Wenn du sowas noch nie gemacht hast: Deinen Sanktionsbescheid und deinen Widerspruchsbescheid mitnehmen zum Sozialgericht.
(deinen Widerspruch kannst auch mitnehmen)

Also persönlich hin zum Gericht, und dort zur Rechtsantragsstelle gehen und den dortigen Rechtspfleger sagen du willst einen Antrag auf einstweiligen Rechtsschutz im Eilverfahren stellen. Die machen dann den Antrag für dich und kopieren sich deine Unterlagen.

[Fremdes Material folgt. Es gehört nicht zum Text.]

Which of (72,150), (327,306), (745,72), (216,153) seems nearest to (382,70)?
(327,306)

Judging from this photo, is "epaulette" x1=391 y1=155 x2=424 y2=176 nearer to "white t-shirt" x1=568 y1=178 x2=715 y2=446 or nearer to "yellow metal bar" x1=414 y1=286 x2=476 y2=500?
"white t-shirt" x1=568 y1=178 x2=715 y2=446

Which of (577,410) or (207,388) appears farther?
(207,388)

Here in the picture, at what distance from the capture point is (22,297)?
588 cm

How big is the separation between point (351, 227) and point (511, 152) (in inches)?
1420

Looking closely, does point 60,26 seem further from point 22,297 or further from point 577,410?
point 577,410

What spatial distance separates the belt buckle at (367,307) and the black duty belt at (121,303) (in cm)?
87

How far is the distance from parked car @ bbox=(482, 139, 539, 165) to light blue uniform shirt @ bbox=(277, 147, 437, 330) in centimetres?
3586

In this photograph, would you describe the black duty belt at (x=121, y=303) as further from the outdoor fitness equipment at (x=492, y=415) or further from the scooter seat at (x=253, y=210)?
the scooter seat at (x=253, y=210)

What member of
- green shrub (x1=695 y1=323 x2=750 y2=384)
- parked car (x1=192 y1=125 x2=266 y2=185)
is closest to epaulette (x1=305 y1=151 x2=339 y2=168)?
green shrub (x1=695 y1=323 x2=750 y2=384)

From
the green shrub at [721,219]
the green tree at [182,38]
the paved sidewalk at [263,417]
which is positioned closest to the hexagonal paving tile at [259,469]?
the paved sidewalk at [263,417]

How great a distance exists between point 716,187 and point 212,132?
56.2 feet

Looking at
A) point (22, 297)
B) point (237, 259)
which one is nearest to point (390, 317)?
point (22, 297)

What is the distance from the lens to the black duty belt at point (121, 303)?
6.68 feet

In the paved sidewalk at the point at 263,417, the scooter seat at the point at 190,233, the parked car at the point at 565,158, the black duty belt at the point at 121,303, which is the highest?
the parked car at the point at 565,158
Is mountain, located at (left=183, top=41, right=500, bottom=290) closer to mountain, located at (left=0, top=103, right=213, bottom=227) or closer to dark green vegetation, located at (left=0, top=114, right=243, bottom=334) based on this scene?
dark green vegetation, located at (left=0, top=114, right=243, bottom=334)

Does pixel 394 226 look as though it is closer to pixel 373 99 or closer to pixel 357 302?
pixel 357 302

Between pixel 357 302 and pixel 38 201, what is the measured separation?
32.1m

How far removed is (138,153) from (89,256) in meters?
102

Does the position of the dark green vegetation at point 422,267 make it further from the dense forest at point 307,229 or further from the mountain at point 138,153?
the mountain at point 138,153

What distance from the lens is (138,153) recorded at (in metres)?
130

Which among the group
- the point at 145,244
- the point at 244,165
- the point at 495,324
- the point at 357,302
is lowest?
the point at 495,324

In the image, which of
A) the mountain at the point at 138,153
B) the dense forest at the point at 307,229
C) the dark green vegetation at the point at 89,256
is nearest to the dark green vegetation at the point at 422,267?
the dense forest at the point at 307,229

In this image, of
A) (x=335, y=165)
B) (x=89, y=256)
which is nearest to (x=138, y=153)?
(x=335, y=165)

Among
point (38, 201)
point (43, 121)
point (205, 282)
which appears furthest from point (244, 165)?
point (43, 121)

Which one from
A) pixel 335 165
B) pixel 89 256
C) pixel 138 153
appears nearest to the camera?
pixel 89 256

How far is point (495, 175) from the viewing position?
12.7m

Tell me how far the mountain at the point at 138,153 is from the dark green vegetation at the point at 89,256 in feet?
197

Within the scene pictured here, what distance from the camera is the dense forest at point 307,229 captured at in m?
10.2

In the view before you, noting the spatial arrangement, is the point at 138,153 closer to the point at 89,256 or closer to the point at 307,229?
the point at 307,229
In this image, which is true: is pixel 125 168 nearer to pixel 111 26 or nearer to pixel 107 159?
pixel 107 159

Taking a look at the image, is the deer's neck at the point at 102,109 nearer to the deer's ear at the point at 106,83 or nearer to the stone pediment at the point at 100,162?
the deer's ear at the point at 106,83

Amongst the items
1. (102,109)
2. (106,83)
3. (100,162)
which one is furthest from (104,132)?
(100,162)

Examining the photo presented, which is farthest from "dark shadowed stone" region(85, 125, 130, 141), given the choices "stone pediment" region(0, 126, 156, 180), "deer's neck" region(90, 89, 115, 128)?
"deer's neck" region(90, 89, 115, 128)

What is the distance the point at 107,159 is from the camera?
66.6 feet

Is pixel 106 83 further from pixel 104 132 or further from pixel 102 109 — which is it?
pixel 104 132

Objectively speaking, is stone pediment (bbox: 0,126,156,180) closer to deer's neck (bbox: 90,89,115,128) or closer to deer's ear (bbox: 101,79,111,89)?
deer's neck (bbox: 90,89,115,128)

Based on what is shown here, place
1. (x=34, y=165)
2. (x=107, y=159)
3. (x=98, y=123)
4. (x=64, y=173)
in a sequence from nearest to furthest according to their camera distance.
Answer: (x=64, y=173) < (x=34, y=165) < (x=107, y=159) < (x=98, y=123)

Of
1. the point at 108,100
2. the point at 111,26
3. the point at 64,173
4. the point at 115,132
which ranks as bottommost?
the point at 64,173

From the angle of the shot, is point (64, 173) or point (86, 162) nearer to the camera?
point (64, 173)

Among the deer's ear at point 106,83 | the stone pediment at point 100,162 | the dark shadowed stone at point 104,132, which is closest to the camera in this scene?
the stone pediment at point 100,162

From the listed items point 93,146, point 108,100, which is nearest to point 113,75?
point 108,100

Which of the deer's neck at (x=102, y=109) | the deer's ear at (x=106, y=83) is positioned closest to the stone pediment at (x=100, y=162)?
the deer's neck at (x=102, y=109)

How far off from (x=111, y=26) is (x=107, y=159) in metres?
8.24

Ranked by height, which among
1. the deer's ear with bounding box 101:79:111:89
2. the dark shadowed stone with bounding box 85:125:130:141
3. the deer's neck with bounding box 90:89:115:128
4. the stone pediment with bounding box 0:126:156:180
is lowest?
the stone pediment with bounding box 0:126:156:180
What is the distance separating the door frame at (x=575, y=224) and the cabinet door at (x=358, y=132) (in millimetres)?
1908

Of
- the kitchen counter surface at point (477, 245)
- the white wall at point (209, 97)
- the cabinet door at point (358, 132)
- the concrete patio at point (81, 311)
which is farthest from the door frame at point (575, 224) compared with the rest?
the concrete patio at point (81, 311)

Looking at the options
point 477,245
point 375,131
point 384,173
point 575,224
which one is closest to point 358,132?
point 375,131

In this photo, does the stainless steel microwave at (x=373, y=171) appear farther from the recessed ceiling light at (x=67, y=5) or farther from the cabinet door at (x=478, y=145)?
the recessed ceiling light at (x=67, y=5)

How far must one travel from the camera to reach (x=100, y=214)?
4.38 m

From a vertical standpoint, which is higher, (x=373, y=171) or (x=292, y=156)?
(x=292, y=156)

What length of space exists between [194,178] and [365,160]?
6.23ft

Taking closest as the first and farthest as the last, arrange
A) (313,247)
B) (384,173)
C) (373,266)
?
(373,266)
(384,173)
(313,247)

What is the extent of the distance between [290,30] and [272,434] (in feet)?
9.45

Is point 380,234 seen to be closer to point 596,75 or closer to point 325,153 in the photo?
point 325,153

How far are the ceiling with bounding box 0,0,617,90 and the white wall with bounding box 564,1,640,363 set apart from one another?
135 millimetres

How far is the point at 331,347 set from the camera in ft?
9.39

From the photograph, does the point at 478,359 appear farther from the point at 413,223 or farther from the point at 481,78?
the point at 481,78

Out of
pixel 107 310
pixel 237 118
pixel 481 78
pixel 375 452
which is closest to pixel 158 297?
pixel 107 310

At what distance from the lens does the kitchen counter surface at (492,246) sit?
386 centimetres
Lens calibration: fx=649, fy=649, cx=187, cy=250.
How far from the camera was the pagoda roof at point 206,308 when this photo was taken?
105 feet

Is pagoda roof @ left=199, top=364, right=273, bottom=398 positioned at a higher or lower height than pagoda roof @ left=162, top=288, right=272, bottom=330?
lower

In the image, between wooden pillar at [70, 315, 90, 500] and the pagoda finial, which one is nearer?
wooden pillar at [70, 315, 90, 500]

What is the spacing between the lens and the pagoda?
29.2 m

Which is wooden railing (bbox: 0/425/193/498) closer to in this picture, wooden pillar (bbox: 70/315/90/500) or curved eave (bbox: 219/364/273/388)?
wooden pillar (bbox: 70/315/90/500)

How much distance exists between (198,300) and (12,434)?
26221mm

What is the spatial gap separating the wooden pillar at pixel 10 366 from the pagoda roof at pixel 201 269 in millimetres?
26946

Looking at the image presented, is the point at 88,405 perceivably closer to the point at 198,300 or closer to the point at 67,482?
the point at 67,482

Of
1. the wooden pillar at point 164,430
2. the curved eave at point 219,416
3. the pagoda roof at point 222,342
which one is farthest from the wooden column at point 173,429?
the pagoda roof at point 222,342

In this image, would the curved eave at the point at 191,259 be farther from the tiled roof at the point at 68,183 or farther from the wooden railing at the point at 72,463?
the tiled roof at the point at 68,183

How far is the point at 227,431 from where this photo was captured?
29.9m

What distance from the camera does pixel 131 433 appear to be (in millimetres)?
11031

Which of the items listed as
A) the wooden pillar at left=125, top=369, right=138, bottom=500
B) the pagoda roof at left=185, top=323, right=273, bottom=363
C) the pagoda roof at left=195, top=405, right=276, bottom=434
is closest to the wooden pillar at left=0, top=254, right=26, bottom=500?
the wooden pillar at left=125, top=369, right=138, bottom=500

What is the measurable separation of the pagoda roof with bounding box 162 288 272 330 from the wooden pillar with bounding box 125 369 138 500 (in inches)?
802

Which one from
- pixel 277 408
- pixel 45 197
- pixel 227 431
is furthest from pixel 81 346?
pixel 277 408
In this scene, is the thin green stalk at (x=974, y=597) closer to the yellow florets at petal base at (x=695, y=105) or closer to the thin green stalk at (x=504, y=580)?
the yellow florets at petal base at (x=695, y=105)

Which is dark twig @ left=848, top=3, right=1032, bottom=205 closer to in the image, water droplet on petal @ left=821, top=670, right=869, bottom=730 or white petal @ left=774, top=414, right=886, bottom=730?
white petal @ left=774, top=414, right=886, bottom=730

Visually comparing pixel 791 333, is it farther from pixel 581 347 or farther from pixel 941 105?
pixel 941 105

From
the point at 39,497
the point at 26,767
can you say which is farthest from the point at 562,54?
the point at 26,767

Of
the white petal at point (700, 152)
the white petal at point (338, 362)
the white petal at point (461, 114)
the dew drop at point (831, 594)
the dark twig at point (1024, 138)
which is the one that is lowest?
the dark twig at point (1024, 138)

Hier wird es ausführlich erklärt:
Einstweilige Anordnung ? Hartz IV Infobank

Dem Antrag sollen ein bereits ergangener (ablehnender) Verwaltungsakt der Behörde und ein etwaiger bereits ergangener Widerspruchsbescheid im Original oder in Abschrift beigefügt werden. Weiter sind die zur Begründung des Antrags dienenden Tatsachen, Beweismittel und Mittel der Glaubhaftmachung anzugeben. Genügt der Antrag diesen Anforderungen nicht, ist er aber nicht gleich unzulässig. Das Sozialgericht wird den Antragsteller regelmäßig auffordern, die erforderlichen Angaben innerhalb einer bestimmten Frist vorzunehmen. Nach erfolglosem Fristablauf darf das Sozialgericht den Antrag ablehnen.